Word Has It
by Ruth Danon
Nirala Publications, 2018
On the subject of serial killers, poet Ruth Danon writes that they “leave notes, write in code.” They “grow increasingly impatient.”
“They hate the dark,” she muses. “They want to be found.”
So do poets. And Danon’s latest collection, Word Has It (Nirala Publications, 2018) reads like a series of notes dispatched from the brink of an apocalypse. Birds fall from the sky. Red-eyed people weep. There is blood. Dark, ominous omens of all shapes and sizes rain down.
Yet there is a surprise twist at the end; there on the back flap, the poet smiles out at the reader, with no hint of the grim visage one would expect from someone who penned an entire book of poems that seem to be written on the precipice tragedy. It drives home the fact that there is beauty in all these dark auguries. And it is a reminder that the Greek word apokalypsis actually means “the lifting of a veil.” It literally means seeing things clearly.
That we all live on the brink of calamity is the most exhausted trope. Its caverns were mined clean many years ago by writers from all corners of the world, who ventured into them to gouge out whatever artistic riches they could find. Like Seamus Heaney, they dug with their pens, long ago hauling away anything worth writing or reading about.
But Danon’s collection is only superficially about living on the brink of the end of the world. It’s not really about the outer world, at all. It is about the inner life of the poet, and it is about peering beneath a veil that covers the inner world. In these subjects, there are still un-mined riches, which is why “Word Has It” is a successful collection. It’s about the inner life of words and the people who wield them, and it’s about the way each and every day brings omens raining down upon any writer who engages with this world. It is meta-poetry; poems about writing poems, and it inhabits a place both frightening and comically absurd.
It was Heaney who once said (insert dulcet brogue here) that a poem “is some kind of housing of a moment, a snapshot of consciousness that can be looked upon by other persons.” That, more than anything else, is what “Word Has It” is. It is a snapshot of consciousness.

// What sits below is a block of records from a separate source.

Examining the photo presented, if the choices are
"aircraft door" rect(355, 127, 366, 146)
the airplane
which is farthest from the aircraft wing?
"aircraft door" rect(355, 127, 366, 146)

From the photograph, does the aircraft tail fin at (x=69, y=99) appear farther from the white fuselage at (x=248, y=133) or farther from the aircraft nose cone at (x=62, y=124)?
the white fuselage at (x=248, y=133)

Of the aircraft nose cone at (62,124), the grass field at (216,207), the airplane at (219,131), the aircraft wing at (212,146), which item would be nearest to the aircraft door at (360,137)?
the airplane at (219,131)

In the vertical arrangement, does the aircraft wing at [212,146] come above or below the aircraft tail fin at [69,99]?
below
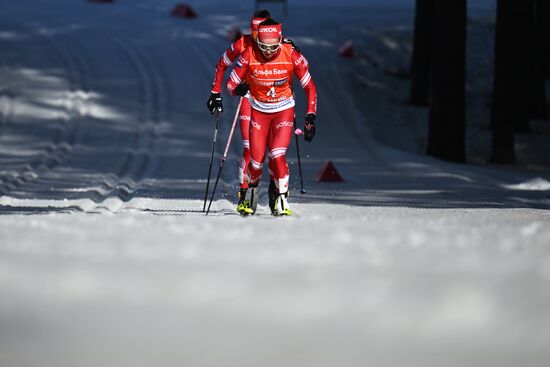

It is not about birds falling from the sky. It is about what someone sees and feels when birds fall from the sky. Sometimes it spells doom. Sometimes it is “a visible sign of angelic knowing.” Sometimes they carry avian influenza. Sometimes they lead you to honey. This is the world.
The book is broken into three sections, and the best portions follows a pattern. Danon’s path forward is blocked by foreboding, so she puts her fears into verse, writing in code from the dark, and then she is able to move on toward the light.
She calls this a time “before trouble” and says she is “adept at ruin.” She says she is foolish and afraid but has pretty hands, capturing the manic, nonsensical way we all see ourselves. This is an author who is suspicious of firefighters, thinking they might be spies running through the streets in heavy, stolen gear.
Near the end of the first section, Danon asks one of the book’s key questions: Who is art for? She tells the story of a woman who plays harp in the rooms of the dying. “It made a pretty story,” she writes. “But it is not clear to me who was most comforted – the dying one, fading out of consciousness, the harp player, or the person telling the story.”
It’s hard not to imagine Danon, pen in hand, mining for words in those dark caverns, a smile on her face, writing poems to comfort all those who will someday die, and in the process soothing the person telling the story.